So I didn’t accomplish most of my 2017 goals, but I’m giving myself a pass on self improvement and instead feeling proud I got through the year at all!
That said, I have some big goals for 2018, and a lot of them are the same as before.
SPANISH. I am SO upset that I lived in Spain for nearly a year and didn’t leave with a higher level of Spanish. I’ve signed up for three courses here in London, the first was far too easy, though I took their placement test, and the other two have been canceled last minute due to insufficient enrolment. Why doesn’t anyone else care about Spanish?! I’m talking a placement exam with Instituto Cervantes, the official Spanish program, in a little over a week, and am definitely finding a class for January. I have two goals, one easy and one a bit harder. I want to pass the B1 exam that is being given in May. That should be easy as I don’t think I’m far off now. The harder one is that I want to pass the B2 exam that will be given in November.
I want to be physically strong again.

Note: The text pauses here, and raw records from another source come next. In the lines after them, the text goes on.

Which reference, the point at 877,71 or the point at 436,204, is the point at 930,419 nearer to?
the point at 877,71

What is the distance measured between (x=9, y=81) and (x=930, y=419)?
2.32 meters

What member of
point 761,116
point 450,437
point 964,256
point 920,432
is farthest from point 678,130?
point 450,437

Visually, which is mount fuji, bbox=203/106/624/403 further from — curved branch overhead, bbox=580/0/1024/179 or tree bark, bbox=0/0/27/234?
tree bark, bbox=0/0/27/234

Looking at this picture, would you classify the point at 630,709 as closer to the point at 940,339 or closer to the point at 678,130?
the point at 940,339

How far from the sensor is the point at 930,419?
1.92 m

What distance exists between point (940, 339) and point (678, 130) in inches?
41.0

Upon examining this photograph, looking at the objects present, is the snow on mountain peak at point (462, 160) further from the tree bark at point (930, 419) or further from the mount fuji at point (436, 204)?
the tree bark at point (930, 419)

I’ve barely worked out in the last six months and have eaten everything and anything unhealthy. I’ve definitely had my mom’s cookies at Christmas, but overall I’ve been eating better and I want to keep it up in January–maybe add in some pilates as well.

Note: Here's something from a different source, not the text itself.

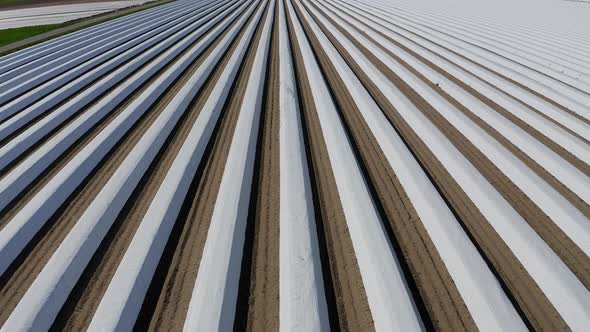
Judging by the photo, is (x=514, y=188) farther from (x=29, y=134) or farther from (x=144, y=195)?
(x=29, y=134)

Learn to drive a standard. Living in the outskirts of London and not being able to drive is not great! Not being able to drive in Cornwall is worse. Most European cars are manual, and I need to get on it and give myself back the freedom of the open road!

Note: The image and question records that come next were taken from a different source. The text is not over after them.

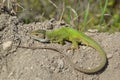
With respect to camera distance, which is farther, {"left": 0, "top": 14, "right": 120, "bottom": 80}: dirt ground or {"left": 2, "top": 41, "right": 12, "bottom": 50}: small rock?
{"left": 2, "top": 41, "right": 12, "bottom": 50}: small rock

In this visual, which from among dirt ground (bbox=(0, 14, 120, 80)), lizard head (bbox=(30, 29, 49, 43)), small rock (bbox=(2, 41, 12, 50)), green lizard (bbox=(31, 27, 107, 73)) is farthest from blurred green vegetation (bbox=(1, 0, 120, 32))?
small rock (bbox=(2, 41, 12, 50))

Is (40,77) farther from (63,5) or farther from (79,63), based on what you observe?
(63,5)

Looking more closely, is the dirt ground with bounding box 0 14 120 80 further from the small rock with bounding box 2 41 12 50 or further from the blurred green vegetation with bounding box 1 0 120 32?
the blurred green vegetation with bounding box 1 0 120 32

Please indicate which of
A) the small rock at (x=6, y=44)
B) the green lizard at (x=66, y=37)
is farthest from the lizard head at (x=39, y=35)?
the small rock at (x=6, y=44)

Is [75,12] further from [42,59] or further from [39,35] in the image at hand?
[42,59]

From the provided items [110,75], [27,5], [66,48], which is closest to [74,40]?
[66,48]

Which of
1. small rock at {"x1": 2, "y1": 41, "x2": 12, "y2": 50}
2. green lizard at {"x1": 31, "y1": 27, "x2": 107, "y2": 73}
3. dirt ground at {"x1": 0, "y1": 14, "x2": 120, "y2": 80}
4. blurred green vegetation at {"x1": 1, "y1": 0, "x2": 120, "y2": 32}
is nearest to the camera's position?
dirt ground at {"x1": 0, "y1": 14, "x2": 120, "y2": 80}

Catch up on this blog. I have travel that I need to write about dating back over a year! I want to get it all down, as looking back through old posts makes me so happy–it’s a great record to have of everything I’ve done.
Get content. Like I said before, I’m having a hard time feeling at home in London. I think it’s a mixture of a few things–we don’t live in a very lively area at all, I commute about three hours round trip a day, and I feel like the future I’d been planning is disappearing. But feeling this way is only making me resent London, which isn’t helping anything at all. So I need to figure out how to either be content living here, or come up with a different plan, because unhappiness isn’t a good look on anyone! There are so many options–moving closer to central London, traveling more, taking classes I’m interested in (Spanish and I’ve also signed up for a pottery class!)–or something more drastic like going back to Spain, or France, and taking language lessons, or going to grad school, or backpacking SE Asia. The possibilities are endless, and I think maybe even just remembering that could give me the boost I need to cheer up a bit.